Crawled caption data
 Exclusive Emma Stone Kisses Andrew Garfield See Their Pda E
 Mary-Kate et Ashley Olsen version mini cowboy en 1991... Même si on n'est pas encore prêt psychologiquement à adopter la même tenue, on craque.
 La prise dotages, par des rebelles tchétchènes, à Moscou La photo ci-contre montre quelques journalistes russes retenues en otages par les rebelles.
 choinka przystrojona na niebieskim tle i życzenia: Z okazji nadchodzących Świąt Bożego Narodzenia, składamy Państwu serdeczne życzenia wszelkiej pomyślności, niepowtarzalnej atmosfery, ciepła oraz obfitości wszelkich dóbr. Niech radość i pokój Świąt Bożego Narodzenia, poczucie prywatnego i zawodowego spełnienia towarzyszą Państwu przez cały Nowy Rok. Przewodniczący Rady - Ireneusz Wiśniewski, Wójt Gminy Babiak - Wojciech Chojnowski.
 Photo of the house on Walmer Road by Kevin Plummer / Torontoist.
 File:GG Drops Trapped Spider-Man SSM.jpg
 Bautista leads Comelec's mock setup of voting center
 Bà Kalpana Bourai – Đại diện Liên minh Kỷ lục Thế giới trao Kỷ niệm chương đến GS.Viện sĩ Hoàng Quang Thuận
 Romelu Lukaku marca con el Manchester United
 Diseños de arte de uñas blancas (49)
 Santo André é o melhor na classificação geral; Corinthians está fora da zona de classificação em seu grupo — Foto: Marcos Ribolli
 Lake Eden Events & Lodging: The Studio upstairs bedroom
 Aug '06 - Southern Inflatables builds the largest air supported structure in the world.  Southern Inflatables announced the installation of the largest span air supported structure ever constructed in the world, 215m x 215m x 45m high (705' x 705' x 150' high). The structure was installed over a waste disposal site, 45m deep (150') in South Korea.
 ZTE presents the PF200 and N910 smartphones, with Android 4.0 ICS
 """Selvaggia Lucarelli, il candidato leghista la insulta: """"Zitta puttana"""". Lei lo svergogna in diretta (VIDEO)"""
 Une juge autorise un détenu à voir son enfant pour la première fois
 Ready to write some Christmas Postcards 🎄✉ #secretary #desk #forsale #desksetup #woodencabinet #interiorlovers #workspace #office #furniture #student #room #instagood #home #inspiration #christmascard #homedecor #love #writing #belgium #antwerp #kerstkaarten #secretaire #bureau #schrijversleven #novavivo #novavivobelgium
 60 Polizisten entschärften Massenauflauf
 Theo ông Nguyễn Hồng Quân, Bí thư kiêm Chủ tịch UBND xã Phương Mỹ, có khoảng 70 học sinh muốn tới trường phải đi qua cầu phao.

> [Requirement]: Return every record, word for word.

> [Response]:
 Exclusive Emma Stone Kisses Andrew Garfield See Their Pda E
 Mary-Kate et Ashley Olsen version mini cowboy en 1991... Même si on n'est pas encore prêt psychologiquement à adopter la même tenue, on craque.
 La prise dotages, par des rebelles tchétchènes, à Moscou La photo ci-contre montre quelques journalistes russes retenues en otages par les rebelles.
 choinka przystrojona na niebieskim tle i życzenia: Z okazji nadchodzących Świąt Bożego Narodzenia, składamy Państwu serdeczne życzenia wszelkiej pomyślności, niepowtarzalnej atmosfery, ciepła oraz obfitości wszelkich dóbr. Niech radość i pokój Świąt Bożego Narodzenia, poczucie prywatnego i zawodowego spełnienia towarzyszą Państwu przez cały Nowy Rok. Przewodniczący Rady - Ireneusz Wiśniewski, Wójt Gminy Babiak - Wojciech Chojnowski.
 Photo of the house on Walmer Road by Kevin Plummer / Torontoist.
 File:GG Drops Trapped Spider-Man SSM.jpg
 Bautista leads Comelec's mock setup of voting center
 Bà Kalpana Bourai – Đại diện Liên minh Kỷ lục Thế giới trao Kỷ niệm chương đến GS.Viện sĩ Hoàng Quang Thuận
 Romelu Lukaku marca con el Manchester United
 Diseños de arte de uñas blancas (49)
 Santo André é o melhor na classificação geral; Corinthians está fora da zona de classificação em seu grupo — Foto: Marcos Ribolli
 Lake Eden Events & Lodging: The Studio upstairs bedroom
 Aug '06 - Southern Inflatables builds the largest air supported structure in the world.  Southern Inflatables announced the installation of the largest span air supported structure ever constructed in the world, 215m x 215m x 45m high (705' x 705' x 150' high). The structure was installed over a waste disposal site, 45m deep (150') in South Korea.
 ZTE presents the PF200 and N910 smartphones, with Android 4.0 ICS
 """Selvaggia Lucarelli, il candidato leghista la insulta: """"Zitta puttana"""". Lei lo svergogna in diretta (VIDEO)"""
 Une juge autorise un détenu à voir son enfant pour la première fois
 Ready to write some Christmas Postcards 🎄✉ #secretary #desk #forsale #desksetup #woodencabinet #interiorlovers #workspace #office #furniture #student #room #instagood #home #inspiration #christmascard #homedecor #love #writing #belgium #antwerp #kerstkaarten #secretaire #bureau #schrijversleven #novavivo #novavivobelgium
 60 Polizisten entschärften Massenauflauf
 Theo ông Nguyễn Hồng Quân, Bí thư kiêm Chủ tịch UBND xã Phương Mỹ, có khoảng 70 học sinh muốn tới trường phải đi qua cầu phao.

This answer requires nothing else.